VT Buys Former NBHS Building

Foundation May Market Site

The former Natural Bridge High School property was purchased last month by the Virginia Tech Foundation.

A deed of bargain and sale was recorded in Rockbridge Circuit Court on Dec. 23 for a real estate transfer of 16.671 acres from Stonebridge Properties LLC to Virginia Tech Foundation Inc. for $300,000.

In an e-mail exchange on Monday, Scott Sayre, who formed Stonebridge Properties shortly after acquiring the former NBHS from Rockbridge County in 2011, said, “I have no other details to add” to last month’s transaction other than he first offered the property to Dabney S. Lancaster Community College and then Liberty University before turning to the VT Foundation.

DSLCC President John Rainone, said Sayre, toured the facilities twice before declining an offer of the property. Sayre said he subsequently offered to donate the property to Liberty University but LU failed to respond. “We then approached Virginia Tech and they now own the Stonebridge Center.”

Carrie Woodring of the VT Foundation said Tuesday no firm plans have been made for the property, though she indicated it was likely the property would be marketed for sale, rather than used by Virginia Tech.

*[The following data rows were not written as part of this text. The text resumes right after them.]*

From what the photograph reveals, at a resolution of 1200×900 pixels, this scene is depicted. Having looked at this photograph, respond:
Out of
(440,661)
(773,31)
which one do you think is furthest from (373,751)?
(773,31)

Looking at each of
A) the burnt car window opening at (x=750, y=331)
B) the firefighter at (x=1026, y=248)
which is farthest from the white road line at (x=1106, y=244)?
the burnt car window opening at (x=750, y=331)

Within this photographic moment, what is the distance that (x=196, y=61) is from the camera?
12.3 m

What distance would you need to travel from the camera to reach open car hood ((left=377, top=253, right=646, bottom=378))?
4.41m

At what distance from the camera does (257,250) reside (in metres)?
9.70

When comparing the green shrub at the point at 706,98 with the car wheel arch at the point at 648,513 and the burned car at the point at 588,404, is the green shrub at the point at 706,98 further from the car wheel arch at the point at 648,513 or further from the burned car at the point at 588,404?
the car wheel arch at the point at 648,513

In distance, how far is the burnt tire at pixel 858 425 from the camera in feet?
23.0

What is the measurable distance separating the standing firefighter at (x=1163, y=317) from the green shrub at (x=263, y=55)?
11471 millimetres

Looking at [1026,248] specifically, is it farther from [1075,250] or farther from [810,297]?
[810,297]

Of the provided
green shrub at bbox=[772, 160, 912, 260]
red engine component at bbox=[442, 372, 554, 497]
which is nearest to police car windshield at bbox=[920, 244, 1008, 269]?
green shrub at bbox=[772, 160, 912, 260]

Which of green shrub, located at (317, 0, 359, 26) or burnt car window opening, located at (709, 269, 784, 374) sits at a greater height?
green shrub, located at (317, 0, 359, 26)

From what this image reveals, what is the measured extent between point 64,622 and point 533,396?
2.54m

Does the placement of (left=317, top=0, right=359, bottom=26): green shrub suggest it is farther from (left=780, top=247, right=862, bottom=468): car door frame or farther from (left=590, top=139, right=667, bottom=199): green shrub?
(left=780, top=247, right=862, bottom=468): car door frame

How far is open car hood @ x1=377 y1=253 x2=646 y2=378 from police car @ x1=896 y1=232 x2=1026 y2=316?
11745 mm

The property, assessed at $2,638,800, had a tax bill of $19,263.24 that was paid last year. Commissioner of Revenue David Whitesell said the property, under the ownership of the VT Foundation, is now tax exempt. The VT Foundation, he pointed out, also owns McCormick Farm and pays no taxes on it.

Stonebridge Center encompasses a 1939-era core school building, a vo-tech addition, a stand-alone gymnasium that was built in 1980 and a football field. NBHS closed in 1992 when consolidation of three local high schools led to the opening of Rockbridge County High School. For a while after that, the former NBHS gym and football field were used by local youth sports teams.

Des Champs Laboratories acquired the old NBHS for its company headquarters in 1997. Nicolas Des Champs, owner of the company, donated the property to the county in 2008.

Sayre acquired the property in 2011 for $10 and a performance agreement that required him to make certain improvements and maintain a labor force of at least 20 employees for one year. The county certified the completion of the performance agreement in 2013.

When the county disinvested itself of the property, it was estimated that the bill for repairs, maintenance and utilities stood at about $70,000 annually. As part of the transaction that transferred the property, Sayre and the county agreed to split the costs of $108,000 for a new roof.

Among the various uses that have taken place at Stonebridge Center are business offices for Sayre Enterprises, a catering company and an environmental remediation service. The gym was used as a skating rink for a time and a local church held services in the former vo-tech addition.